The prolonged child abuse element of their case refers to the boy’s dehydrated and malnourished condition at the time of his death. He had not been given food or water for a long period of time, causing his body to begin to deteriorate and shut down.

Prosecutors said that Leiva ran a youth fight club in the apartment, where they alleged that he would force the children to fight each other until somebody cried. They alleged in detail to the court a number of horrific abuses that Anthony was subjected to by Leiva and Barron: they would hit Anthony with the metal part of a belt and an extension cord; the couple would force-feed the child hot sauce; they would demand he kneel down on uncooked rice for long periods; they’d make him hold books up with his arms outstretched for hours at a time; and the couple would put out cigarettes on his body, pick him up by the feet and bash his head into the ground, and lock him in a room for 8-10 hours at a time, prosecutors said. 

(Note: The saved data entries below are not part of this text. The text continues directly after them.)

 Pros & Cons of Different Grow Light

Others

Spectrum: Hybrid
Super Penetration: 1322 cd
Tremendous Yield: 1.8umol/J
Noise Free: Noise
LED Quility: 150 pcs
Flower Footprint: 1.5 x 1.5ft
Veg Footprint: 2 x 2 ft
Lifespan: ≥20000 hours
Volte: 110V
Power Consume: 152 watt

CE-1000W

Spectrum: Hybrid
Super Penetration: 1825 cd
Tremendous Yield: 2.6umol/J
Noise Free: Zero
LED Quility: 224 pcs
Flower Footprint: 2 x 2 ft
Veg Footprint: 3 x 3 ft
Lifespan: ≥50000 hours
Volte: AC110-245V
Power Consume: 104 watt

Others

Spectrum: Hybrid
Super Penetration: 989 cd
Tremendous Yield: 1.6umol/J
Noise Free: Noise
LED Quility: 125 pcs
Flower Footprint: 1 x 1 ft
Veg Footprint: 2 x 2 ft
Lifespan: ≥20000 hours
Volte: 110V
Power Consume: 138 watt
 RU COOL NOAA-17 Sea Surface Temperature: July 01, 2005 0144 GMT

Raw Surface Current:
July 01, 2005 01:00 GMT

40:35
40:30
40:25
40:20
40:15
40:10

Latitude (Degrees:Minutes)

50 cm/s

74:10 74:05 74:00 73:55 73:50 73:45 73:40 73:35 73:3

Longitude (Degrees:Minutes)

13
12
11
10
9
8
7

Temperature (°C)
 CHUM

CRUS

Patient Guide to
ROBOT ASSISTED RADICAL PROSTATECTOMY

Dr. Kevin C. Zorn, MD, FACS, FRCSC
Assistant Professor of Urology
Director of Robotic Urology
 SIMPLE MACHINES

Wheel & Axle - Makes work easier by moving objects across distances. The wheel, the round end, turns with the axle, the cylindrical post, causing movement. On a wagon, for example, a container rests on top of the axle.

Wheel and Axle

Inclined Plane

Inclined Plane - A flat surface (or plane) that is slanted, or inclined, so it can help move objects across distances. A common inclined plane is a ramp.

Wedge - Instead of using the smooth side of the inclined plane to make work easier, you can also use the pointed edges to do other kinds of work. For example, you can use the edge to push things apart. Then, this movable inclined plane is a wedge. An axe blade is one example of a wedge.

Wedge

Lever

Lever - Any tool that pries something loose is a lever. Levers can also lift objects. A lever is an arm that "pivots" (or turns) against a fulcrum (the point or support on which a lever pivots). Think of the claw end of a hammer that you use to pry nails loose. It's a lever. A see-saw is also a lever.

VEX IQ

Sentencing for Barron and Leiva is scheduled for April 25. They face a maximum penalty of life in prison without the possibility of parole. 

In addition to the convictions for the intentional murder of a child, the pair was also found guilty on Tuesday of two counts of child abuse against two of Anthony’s younger half-siblings. 

The verdict comes nearly five years after the settlement of justice in another, equally horrific, child abuse death in Antelope Valley—that of 10-year-old Palmdale boy Gabriel Fernandez, the Palmdale boy who was abused and tortured over a period of months before he was murdered at 8 years old by his mother, Pearl Sinthia Fernandez, and her boyfriend, Isauro Aguirre. The similarities between the two murders are striking, particularly in what many believe ultimately led the boys’ murderers to kill them.

Shortly before his brutal murder, Anthony had told his family he might be gay, according to his mother; this was also the case with Gabriel, who was murdered in 2013. And like Gabriel’s life, Anthony’s short time was tangled in a jumble of fumbled interventions and botched opportunities that might have saved him. Virtually every system set up to protect children like Anthony—from the Department of Child and Family Services to the Sheriff’s Department—failed to protect him from his torturers.

Jonathan Hatami was the lead prosecutor in both cases. Pearl Sinthia Fernandez and Isauro Aguirre were handed a life sentence and the death penalty, respectively. Hatami has said he had planned to seek the death penalty for Barron and Leiva prior to the election of District Attorney George Gasón, who enacted a “no death penalty in any circumstance” edict.